=== Set exercise ===
Rewrite the material below, changing every "further from" to "farther from" and keeping everything else the same. Leave the pictures out of your version.

======== Data extract

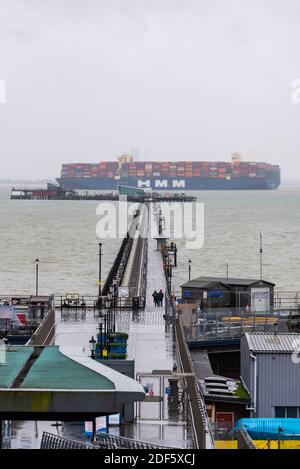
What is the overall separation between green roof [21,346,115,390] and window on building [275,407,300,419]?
634 centimetres

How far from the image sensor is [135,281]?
3019cm

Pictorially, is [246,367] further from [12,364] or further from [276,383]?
[12,364]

================

=== Reply ===
What is the overall separation between green roof [21,346,115,390] and window on building [275,407,300,419]?
634 centimetres

How far from the image sensor is [135,281]?
3019cm

Pictorially, is [246,367] farther from [12,364] or farther from [276,383]?
[12,364]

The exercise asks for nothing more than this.